Storms spoil NASA's 2nd launch bid for satellites

Associated Press
This framegrab image provided by NASA-TV shows the Atlas V first stage and Centaur upper stage sitting on the launch pad at Cape Canaveral Air Force Station, Florida just prior to launch being scrubbed for the day early Saturday Aug. 25, 2012. The planned launch is scheduled for 4:07 a.m. EDT Sunday of NASA’s Radiation Belt Storm Probes. The Atlas V burns refined kerosene fuel, known as RP-1, mixed with liquid oxygen. The Centaur uses liquid hydrogen for fuel, mixed with liquid oxygen. The Centaur will ignite after the Atlas V first stage burns its propellants and falls away. (AP Photo/NASA)

CAPE CANAVERAL, Fla. (AP) — Thunderstorms have ruined NASA's second attempt to launch a pair of science satellites.

For the second day in a row, NASA had to halt the countdown for its Radiation Belt Storm Probes.

Lightning and thick storm clouds prevented the unmanned rocket from taking off early Saturday from Cape Canaveral. On Friday, a tracking beacon on the rocket held up the flight.

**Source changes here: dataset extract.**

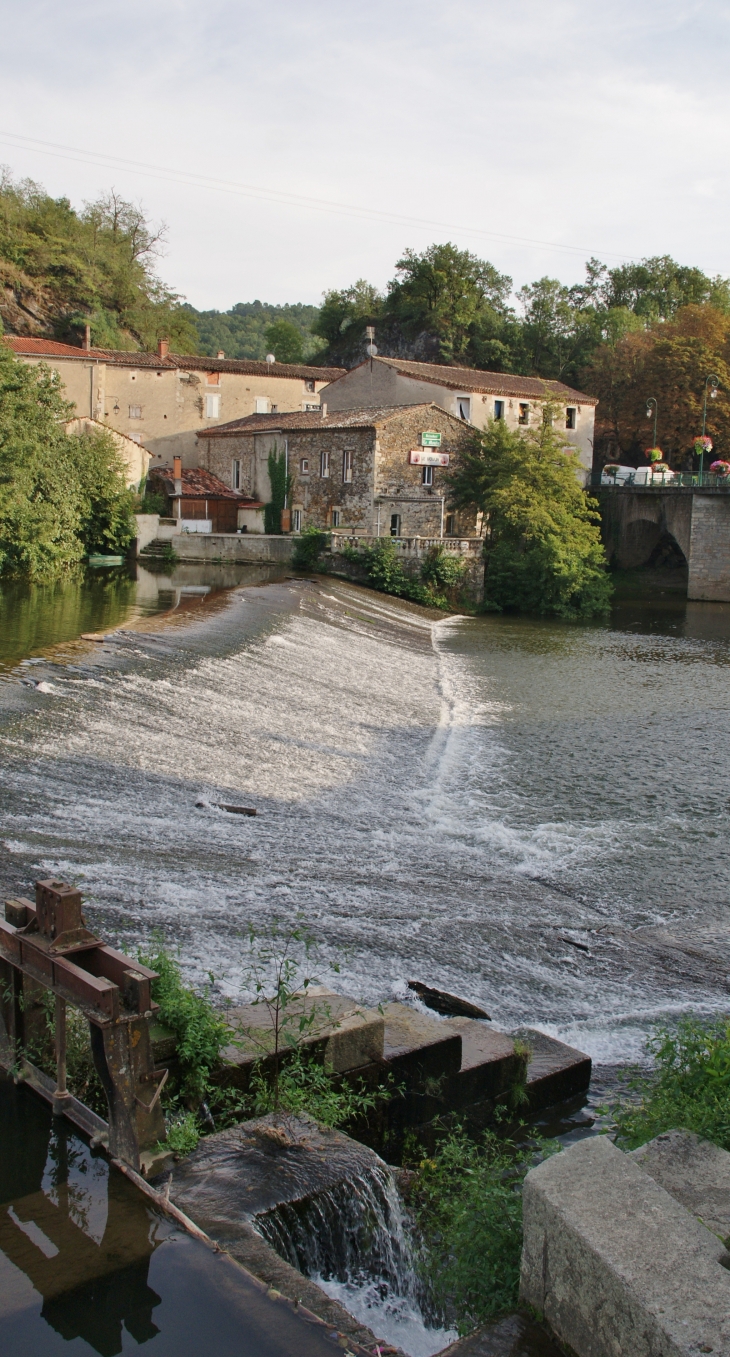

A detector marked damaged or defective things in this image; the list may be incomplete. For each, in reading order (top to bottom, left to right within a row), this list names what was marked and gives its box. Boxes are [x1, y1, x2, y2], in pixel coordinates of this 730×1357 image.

rusty metal gate mechanism [0, 888, 166, 1176]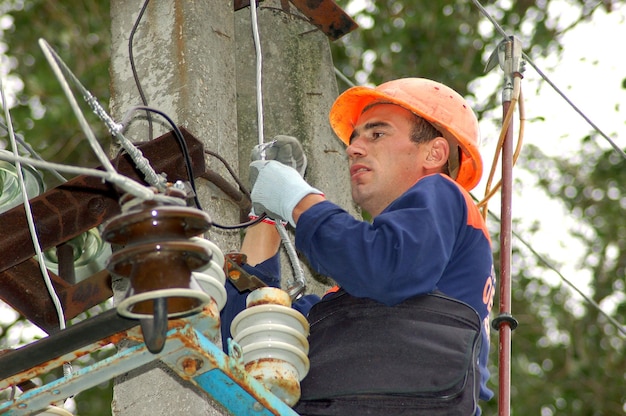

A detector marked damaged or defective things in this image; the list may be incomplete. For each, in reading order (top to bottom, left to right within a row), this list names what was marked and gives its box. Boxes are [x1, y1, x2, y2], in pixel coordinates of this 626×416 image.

rusty metal bracket [233, 0, 358, 40]
rusty metal bracket [0, 128, 205, 334]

NASA says it will try again Sunday.

The twin satellites are designed to study Earth's harsh radiation belts. Scientists say the two-year mission will improve space forecasting. The goal is to better guard against solar storms. Spacecraft can be damaged, and astronauts hurt, from severe solar outbursts. Life here on the planet also can be disrupted.